This is a report of the Human Resource key performance indicators that I will use to measure the performance of an organization. The objective of the report is to build machine learning algorithm to predict churn whilst checking how fit is the model, I observe this by considering these model parameters; sensitivity and specificity. The original data is obtained from the Predictive Analytics Lab Website.
Importing data into RStudio
hr<-read.csv("data/hr_comma_sep.csv",stringsAsFactors = F,na.strings = c("","NA",""))
First I convert these 3 data variables; left, department and salary into factors then view the structure of my data. The left variable will be my dependent variable in the linear equation that I predict over the other independent variables. The churn problem is of a regression type. (Supervised Learning)
hr$department=as.factor(hr$department)
hr$salary=as.factor(hr$salary)
hr$left=as.factor(hr$left)
str(hr)
## 'data.frame': 14999 obs. of 10 variables:
## $ satisfaction_level : num 0.38 0.8 0.11 0.72 0.37 0.41 0.1 0.92 0.89 0.42 ...
## $ last_evaluation : num 0.53 0.86 0.88 0.87 0.52 0.5 0.77 0.85 1 0.53 ...
## $ number_project : int 2 5 7 5 2 2 6 5 5 2 ...
## $ average_montly_hours : int 157 262 272 223 159 153 247 259 224 142 ...
## $ time_spend_company : int 3 6 4 5 3 3 4 5 5 3 ...
## $ Work_accident : int 0 0 0 0 0 0 0 0 0 0 ...
## $ left : Factor w/ 2 levels "0","1": 2 2 2 2 2 2 2 2 2 2 ...
## $ promotion_last_5years: int 0 0 0 0 0 0 0 0 0 0 ...
## $ department : Factor w/ 10 levels "accounting","hr",..: 8 8 8 8 8 8 8 8 8 8 ...
## $ salary : Factor w/ 3 levels "high","low","medium": 2 3 3 2 2 2 2 2 2 2 ...
Then I generate a frequency table to show the distribution of the data and create a visual by generating a mosaic plot of the distribution of department and their salary.
ftable<-table(hr$department,hr$salary)
ftable
##
## high low medium
## accounting 74 358 335
## hr 45 335 359
## IT 83 609 535
## management 225 180 225
## marketing 80 402 376
## product_mng 68 451 383
## RandD 51 364 372
## sales 269 2099 1772
## support 141 1146 942
## technical 201 1372 1147
mosaicplot(ftable,main="Distribution of Departments by their Salary",color=TRUE)
Now I perform a chi-square test to understand my hypothesis; departments and salary are dependent. Statistical theory states a p-value < 0.5 shows dependance, I surmise that my initial hypothesis stands. The X2 table below provides this evidence.
chisq.test(ftable)
##
## Pearson's Chi-squared test
##
## data: ftable
## X-squared = 700.92, df = 18, p-value < 2.2e-16
To predict churn in the organisation I perform a logistic regression.
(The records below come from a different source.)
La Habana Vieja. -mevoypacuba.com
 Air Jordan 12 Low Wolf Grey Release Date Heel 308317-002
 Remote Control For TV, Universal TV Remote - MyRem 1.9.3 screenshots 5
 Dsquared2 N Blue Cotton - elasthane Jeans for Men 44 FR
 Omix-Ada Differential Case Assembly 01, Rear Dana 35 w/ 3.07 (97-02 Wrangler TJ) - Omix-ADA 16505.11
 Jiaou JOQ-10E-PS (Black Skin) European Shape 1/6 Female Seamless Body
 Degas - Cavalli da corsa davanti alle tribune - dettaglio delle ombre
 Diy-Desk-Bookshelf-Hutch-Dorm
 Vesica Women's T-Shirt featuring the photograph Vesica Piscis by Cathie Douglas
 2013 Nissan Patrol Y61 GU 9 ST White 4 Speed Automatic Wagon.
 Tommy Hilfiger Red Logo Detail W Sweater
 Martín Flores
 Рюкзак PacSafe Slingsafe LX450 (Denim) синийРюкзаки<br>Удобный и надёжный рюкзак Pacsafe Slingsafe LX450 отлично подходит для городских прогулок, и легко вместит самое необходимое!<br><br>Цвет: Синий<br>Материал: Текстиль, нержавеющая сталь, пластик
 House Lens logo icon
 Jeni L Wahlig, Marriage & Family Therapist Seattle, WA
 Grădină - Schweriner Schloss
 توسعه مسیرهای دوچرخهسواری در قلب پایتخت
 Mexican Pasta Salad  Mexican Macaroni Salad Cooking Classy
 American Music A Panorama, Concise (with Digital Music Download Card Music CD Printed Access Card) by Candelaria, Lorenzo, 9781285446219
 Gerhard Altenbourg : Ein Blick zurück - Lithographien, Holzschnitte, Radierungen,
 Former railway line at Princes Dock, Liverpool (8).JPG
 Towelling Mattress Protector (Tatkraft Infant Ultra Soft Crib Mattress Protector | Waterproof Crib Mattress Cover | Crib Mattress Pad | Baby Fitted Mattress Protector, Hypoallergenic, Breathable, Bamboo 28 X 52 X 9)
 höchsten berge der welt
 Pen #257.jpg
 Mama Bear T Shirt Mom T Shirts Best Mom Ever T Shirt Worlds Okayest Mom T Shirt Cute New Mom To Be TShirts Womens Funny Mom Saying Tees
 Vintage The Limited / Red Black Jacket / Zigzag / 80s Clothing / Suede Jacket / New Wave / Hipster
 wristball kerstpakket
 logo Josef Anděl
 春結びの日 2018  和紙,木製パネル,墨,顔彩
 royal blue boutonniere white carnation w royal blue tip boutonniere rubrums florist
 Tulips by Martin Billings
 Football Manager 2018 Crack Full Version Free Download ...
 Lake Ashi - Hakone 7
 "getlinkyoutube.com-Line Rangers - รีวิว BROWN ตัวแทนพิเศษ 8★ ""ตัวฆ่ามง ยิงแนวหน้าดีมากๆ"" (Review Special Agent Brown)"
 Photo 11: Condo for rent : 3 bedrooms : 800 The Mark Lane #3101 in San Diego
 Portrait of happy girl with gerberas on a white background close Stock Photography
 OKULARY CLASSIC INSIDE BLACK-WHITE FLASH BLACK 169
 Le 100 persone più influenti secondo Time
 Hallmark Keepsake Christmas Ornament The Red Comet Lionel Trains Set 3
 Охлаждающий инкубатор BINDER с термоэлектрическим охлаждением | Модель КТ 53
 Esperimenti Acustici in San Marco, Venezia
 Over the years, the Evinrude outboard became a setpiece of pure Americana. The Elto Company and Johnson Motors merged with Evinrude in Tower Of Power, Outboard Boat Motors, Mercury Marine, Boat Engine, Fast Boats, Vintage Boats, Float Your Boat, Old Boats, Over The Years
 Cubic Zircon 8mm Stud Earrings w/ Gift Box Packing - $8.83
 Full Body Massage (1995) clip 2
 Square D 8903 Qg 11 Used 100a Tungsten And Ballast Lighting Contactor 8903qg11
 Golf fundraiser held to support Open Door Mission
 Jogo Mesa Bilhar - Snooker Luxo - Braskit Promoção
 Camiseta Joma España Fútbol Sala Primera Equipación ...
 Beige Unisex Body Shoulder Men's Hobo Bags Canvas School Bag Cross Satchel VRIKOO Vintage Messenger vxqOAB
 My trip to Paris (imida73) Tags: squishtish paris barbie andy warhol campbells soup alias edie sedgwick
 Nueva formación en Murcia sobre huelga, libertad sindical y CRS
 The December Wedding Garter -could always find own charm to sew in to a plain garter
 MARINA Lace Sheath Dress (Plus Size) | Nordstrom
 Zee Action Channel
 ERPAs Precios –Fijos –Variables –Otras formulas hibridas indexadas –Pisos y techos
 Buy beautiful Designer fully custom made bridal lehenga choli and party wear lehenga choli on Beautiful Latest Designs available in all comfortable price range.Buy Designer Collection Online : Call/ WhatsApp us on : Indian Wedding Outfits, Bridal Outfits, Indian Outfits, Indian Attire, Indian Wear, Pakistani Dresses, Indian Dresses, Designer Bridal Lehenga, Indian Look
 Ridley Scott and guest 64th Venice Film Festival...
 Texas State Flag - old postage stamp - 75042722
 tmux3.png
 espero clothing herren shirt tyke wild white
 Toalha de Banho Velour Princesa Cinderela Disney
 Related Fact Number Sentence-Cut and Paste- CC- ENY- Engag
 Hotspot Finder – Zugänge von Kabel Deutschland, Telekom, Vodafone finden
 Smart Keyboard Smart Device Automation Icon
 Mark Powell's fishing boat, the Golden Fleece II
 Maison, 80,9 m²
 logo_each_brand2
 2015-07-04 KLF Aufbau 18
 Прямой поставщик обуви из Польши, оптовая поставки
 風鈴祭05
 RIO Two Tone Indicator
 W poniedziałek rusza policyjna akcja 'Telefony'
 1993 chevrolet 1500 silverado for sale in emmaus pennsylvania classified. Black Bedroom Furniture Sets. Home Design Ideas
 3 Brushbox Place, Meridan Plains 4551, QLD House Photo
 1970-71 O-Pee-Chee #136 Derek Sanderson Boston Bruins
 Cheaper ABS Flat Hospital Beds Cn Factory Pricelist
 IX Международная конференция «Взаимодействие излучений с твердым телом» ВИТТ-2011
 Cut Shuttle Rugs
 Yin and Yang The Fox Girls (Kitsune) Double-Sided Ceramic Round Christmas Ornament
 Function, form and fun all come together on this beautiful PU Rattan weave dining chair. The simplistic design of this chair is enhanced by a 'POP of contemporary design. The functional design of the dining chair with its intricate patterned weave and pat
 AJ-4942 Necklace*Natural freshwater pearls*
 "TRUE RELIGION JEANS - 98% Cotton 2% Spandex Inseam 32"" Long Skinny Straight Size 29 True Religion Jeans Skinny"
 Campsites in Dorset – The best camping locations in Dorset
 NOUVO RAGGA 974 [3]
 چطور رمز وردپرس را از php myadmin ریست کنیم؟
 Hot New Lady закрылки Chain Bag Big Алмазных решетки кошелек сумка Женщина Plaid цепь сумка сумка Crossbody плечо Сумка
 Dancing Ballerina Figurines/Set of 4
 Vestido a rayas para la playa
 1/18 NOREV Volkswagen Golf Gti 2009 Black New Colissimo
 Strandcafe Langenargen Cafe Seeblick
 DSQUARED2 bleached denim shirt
With an in sample error distribution, I make my prediction with the whole data and do an out of sample error distribution to see how good my prediction is when my algorithm is subjected through unseen data to determine its efficacy and its readiness for deployment in a real life scenario.
This is a classification problem because the output has two outcomes; left denoted by 0 and stayed denoted by 1. The family of distribution I will employ in my analysis is from the binomial distribution.
In-sample distibution
## in-sample distribution
logit_model<-glm(left~satisfaction_level+last_evaluation+number_project+
Work_accident+promotion_last_5years+average_montly_hours+
time_spend_company,data = hr, family = "binomial")
#summary(logit_model)
##predict churn
hr$left_pred<-predict(logit_model,data=hr,type="response")
##changing the probabilities into class (0 or 1)
hr$left_pred<-ifelse(hr$left_pred>0.5,1,0)
hr$left_pred=as.factor(hr$left_pred)
#str(hr)
#confusion matrix
table(hr$left,hr$left_pred)
##
## 0 1
## 0 10581 847
## 1 2670 901
misClassError<-mean(hr$left_pred!=hr$left)
print(paste('Accuracy=',1-misClassError))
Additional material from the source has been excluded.